17.12.12

grateful for nothing...

today i am grateful for nothing.

no, that does not mean i am ungrateful. it means that i am looking at the world and seeing the things that could be in my life, but are not in my life, and for that, i am grateful.

still confused? think about this.

i remember when i was in middle school we were asked to do drawings of negative space. we set up still life arrangements to draw, but instead of drawing the fruit in the bowl, we drew the space around it. these ended up being some of the prettiest drawings i ever did - once i got the point of the assignment - that the lack of something is not to be ignored, but celebrated.

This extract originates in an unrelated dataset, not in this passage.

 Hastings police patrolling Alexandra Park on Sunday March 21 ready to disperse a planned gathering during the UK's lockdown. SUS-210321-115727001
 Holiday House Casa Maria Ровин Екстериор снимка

so what am i celebrating the lack of? well for one thing, i just had my annual physical and i am disease-free, lacking in high cholesterol, lacking in high blood pressure, and did not have to hear my doctor tell me to lose weight or change my diet. though i had fun last night when our power went out, i am grateful it is on again, and tonight i will be lacking in darkness until i choose to welcome it into my life. over break i am grateful for the lack of students experiencing homelessness, and for the lack of crises coming through my door. this leads to a lack of stress, which i am also happy about.

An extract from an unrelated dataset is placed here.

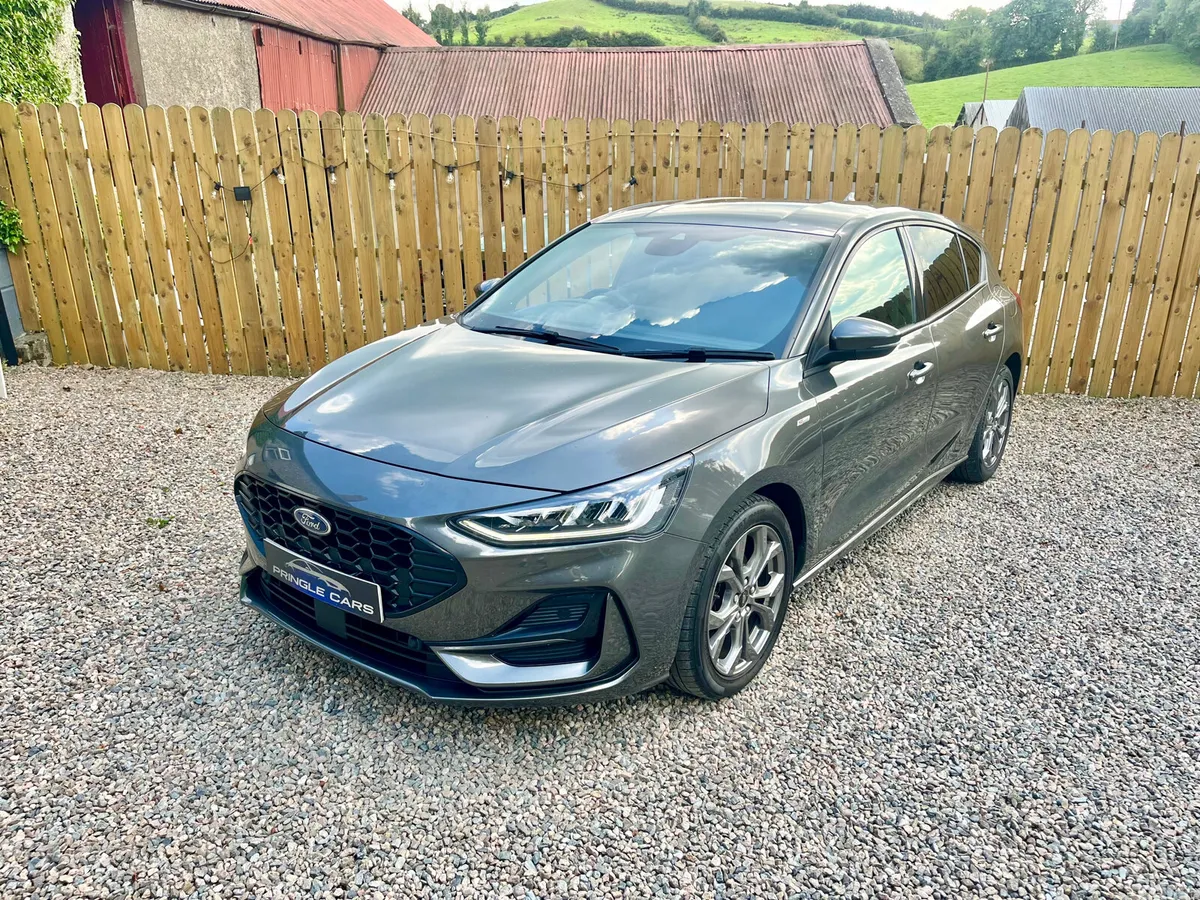 Ford Focus Hatchback, Petrol, 2022, Grey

it is funny. i think about this way of seeing things only when something bad happens, and then subsides. the end of my relationship and the death of my dog brought emotional pain into my life. i am grateful that this has subsided. right now i get reminders to be grateful for that because i still have twinges of grief that come in waves. i feel grateful for the calm that comes after that. i feel grateful for the absence of negative thoughts about my personal adequacy, or the question of whether or not i will fall in love again. i feel grateful for the lack of pain when i walk in the door of my house and am not greeted by wagging tail and wiggly kisses. i am not grateful that those are missing from my life, but i am grateful that the dread of going home to those not being there has subsided.

this week, i am grateful to go home at the end of a work day with the absence of terror, shooting, and death.

it seems i should be thinking about these things even if nothing bad has happened - that is hard to do. that said, as i sit here i am grateful that my head does not hurt as it did when i got up this morning. i am grateful i am not hungry, and i am happy for the lack of tiredness which usually hits me near the end of the day. i could go on, and on, and on, with these things that are not there. i think it is important to think about the absence of things.

the negative space around us that could be filled with negative things.

so, again, i am grateful for nothing.